> Page extract
John Mozeliak Rumors

NL Central Notes: Pirates, Bruce, Cueto, Mozeliak

The impatience of the industry” is a reason Neal Huntington feels teams have been focusing on big league-ready talent rather than prospects in trade talks, the Pirates GM tells Travis Sawchik and Rob Biertempfel of the Pittsburgh Tribune-Review.  Owners and general managers have “the expectation that you can turn an organization around in a year. Rather than (targeting) the best prospect in the system that may be in A-ball, teams are starting to look for the guy in Triple-A that might have an impact in a year or two,” Huntington said.  Here’s some more from Pittsburgh and elsewhere around the NL Central…

  • Huntington also noted that while he hopes to upgrade the Pirates at the deadline, his roster is overall “in a good spot. There is not a glaring hole where we may vastly have to overpay.”
  • In another piece from Sawchik, he looks at the many ways that the Pirates have looked to keep their players healthy this season.  These innovative and old-school training methods have clearly paid off, as the Bucs have lost fewer player days to the disabled list than all but one team (the Brewers) in the National League.
  • Jay Bruce’s name has only recently surfaced in trade rumors, though ESPN’s Buster Olney reports (Twitter link) that the Reds have had the outfielder “available for awhile.”
  • Also from Olney’s tweet, the Reds “haven’t officially” begun shopping Johnny Cueto.  The free agent-to-be is expected to be one of the most sought-after pieces in this deadline period.

> Entries shown
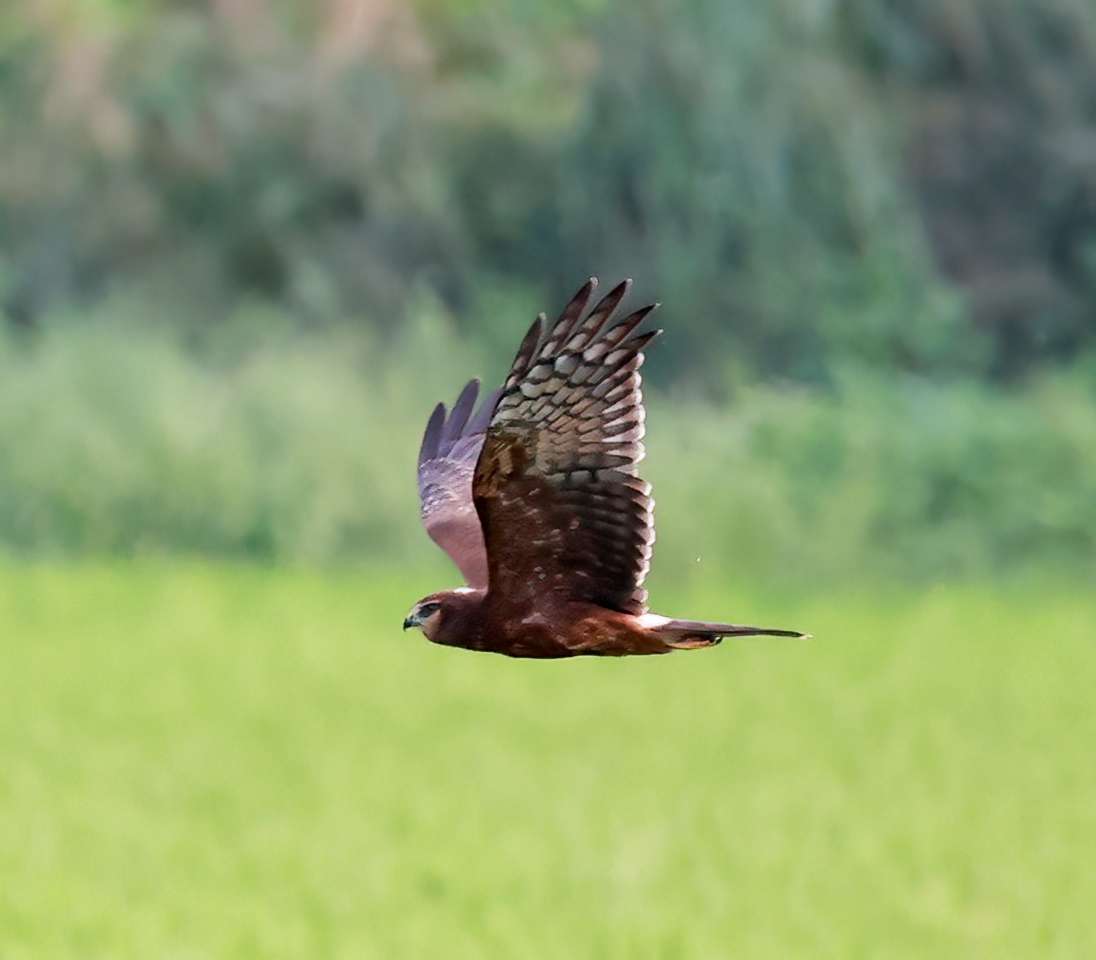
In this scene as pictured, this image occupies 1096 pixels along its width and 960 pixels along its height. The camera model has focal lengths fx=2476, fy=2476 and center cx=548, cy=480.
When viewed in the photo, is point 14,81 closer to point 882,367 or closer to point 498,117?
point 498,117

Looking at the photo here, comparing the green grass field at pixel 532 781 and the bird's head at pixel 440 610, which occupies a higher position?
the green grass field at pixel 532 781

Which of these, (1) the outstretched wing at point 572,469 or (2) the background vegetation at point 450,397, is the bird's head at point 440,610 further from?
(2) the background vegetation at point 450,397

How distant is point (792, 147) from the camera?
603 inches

--

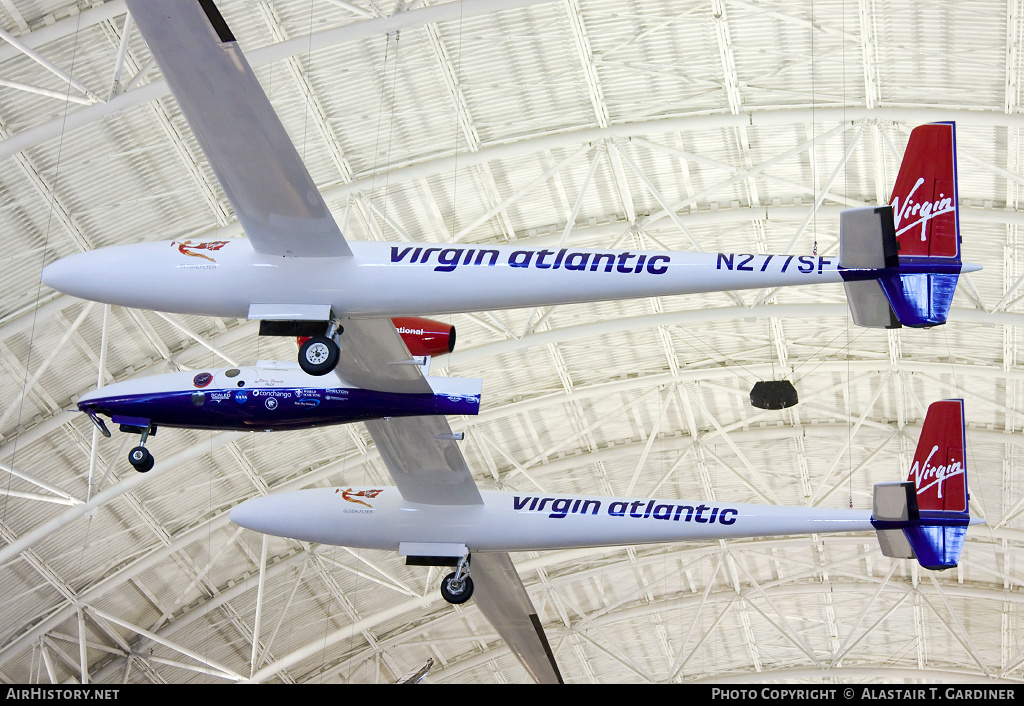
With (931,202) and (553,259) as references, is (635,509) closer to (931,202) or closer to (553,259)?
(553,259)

> Problem set
1 – In the NL Central notes, which National League team lost fewer player days to the disabled list than the Pirates?
2 – Continue the NL Central notes from the last sentence shown.

> Your written answers
1 – The Brewers.

2 –
  • Cardinals GM John Mozeliak indicated to Derrick Goold of the St. Louis Post-Dispatch that he’d look to add a short-term upgrade at the deadline rather than a player or players that would impact next season’s roster.  Mozeliak stressed that his club would exercise “discipline” at the deadline, pointing to a failed 2010 trade for Pedro Feliz as an example of a deal that today’s Cards wouldn’t make.
  • MLBTR’s Zach Links collected more items from around the NL Central earlier today.

NL Notes: Strasburg, Mozeliak, Boras, Fernandez

Stephen Strasburg left the mound during the fourth inning of today’s Giants/Nationals game with an injury in his left side.  The Nats ace wanted to keep pitching but “given his season, so far, I don’t want to take a chance there,” manager Matt Williams told reporters, including MLB.com’s Bill Ladson.  Strasburg has already had one extended DL stint to recover from a strained left trapezius and he’s been dealing with neck and back soreness all year, which has undoubtedly contributed to his 5.16 ERA over 61 innings (though an ungainly .365 BABIP also hasn’t helped).  Here’s the latest from around the senior circuit…

  • Cardinals GM John Mozeliak tells Bernie Miklasz of the St. Louis Post-Dispatch that he’s targeting starting pitching depth and a left-handed bench bat.  While the Cards’ rotation has been one of the best in the game this season, it’s also a pretty young staff with some pitchers who have had checkered injury histories, so Mozeliak said he has to “be aware of the potential hazards” and that “my job is to make sure if it doesn’t last, then how do you answer it?
  • Derrick Goold of the St. Louis Post-Dispatch looks the July 2 prospects already signed by the Cardinals (righty Alvaro Seijas and shortstop Raffy Ozuna, both 16 years old) and how the team has evolved its forays into the international market.
  • Scott Boras tells Barry Jackson of the Miami Herald that he sees no reason why the Marlins couldn’t afford to keep Jose Fernandez, even with Giancarlo Stanton already locked up on a historically large deal.  “With TV rights and the general fund contribution and everything — every club, before they sell a ticket, they’re making $120 million,” Boras said.  “There’s a lot of revenue in this game to pay a lot of players and keep players at home.”  The Marlins believes that Fernandez and Marcell Ozuna both declined to pursue extensions last winter under Boras’ advice, but the agent said that his players make those decisions.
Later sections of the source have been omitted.